The door opened and Louise entered with an enigmatical look on her face. Louise had been listening outside for the tempestuous sounds that in her country would have issued from any two normal women under the same circumstances.

But no such sounds had reached her attentive ears, and here was Lady Dashwood moving about with a serene countenance. She was even smiling. Oh, what a country, what people!


CHAPTER VIII

THE LOST LETTER

The next morning it was still raining. It was a typical Oxford day, a day of which there are so many in the year that those who have best known Oxford think of her fondly in terms of damp sandstone.

They remember her gabled roofs, narrow pavements, winding alleys humid and shining from recent rain; her mullioned windows looking out on high-walled gardens where the over-hanging trees drip and drip in chastened melancholy. They remember her floating spires piercing the lowering sodden sky, her grey courts and solemn doorways, her echoing cloisters; all her incomparable monastic glory soaked through and through with heavy languorous moisture, and slowly darkening in a misty twilight.

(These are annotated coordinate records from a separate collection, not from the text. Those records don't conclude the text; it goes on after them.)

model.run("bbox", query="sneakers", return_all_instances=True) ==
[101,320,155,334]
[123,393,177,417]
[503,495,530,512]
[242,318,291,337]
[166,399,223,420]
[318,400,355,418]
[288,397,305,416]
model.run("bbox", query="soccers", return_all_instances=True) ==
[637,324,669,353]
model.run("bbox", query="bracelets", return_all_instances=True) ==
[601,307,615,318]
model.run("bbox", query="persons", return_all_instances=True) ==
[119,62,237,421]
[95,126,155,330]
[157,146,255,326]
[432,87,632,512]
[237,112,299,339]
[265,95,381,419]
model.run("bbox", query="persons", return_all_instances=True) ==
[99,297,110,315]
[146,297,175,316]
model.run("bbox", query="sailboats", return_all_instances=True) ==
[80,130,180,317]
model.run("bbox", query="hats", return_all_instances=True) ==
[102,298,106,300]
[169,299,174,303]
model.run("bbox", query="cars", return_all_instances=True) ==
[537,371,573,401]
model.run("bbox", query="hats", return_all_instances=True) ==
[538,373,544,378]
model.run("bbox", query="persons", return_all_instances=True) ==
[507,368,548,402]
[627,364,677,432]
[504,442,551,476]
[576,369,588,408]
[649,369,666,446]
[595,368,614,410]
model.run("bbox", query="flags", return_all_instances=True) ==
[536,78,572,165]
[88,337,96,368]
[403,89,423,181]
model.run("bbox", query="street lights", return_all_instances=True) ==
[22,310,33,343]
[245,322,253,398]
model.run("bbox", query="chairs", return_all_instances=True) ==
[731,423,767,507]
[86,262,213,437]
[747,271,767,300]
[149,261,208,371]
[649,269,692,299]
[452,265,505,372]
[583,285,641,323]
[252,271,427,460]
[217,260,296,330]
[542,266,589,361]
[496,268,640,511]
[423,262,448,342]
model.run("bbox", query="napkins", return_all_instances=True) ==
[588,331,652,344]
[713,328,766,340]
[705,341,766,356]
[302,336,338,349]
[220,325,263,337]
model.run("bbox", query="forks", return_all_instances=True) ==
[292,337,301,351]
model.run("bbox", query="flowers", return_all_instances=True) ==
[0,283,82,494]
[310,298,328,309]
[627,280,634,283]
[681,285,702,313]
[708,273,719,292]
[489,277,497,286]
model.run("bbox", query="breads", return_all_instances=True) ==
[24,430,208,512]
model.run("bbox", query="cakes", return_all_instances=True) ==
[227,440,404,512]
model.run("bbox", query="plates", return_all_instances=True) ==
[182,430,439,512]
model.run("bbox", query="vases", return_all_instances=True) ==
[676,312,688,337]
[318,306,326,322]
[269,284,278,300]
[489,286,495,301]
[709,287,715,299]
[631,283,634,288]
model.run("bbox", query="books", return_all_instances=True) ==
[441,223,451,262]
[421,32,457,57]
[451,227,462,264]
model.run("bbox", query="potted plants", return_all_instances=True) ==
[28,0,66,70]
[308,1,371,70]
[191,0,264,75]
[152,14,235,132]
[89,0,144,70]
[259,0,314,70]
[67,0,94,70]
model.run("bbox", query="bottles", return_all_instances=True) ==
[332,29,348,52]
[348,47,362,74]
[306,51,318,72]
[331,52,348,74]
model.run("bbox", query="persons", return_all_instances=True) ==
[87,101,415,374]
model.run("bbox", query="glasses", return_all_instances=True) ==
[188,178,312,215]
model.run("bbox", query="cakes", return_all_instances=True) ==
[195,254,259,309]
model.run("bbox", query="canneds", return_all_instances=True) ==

It is this sobering atmosphere that has brought to birth and has bred the "Oxford tone;" the remorseless, if somewhat playful handling of ideas.

Gwendolen Scott was no more aware of the existence of an "Oxford tone," bred (as all organic life has been) in the damp, than was the maidservant who brought her tea in the morning; but she perceived the damp. She could see through the latticed windows of the breakfast-room that it rained, rained and rained, and the question was what she should do to make the time pass till they must start for Chartcote? No letter had yet come from her mother—and the old letter was still lost.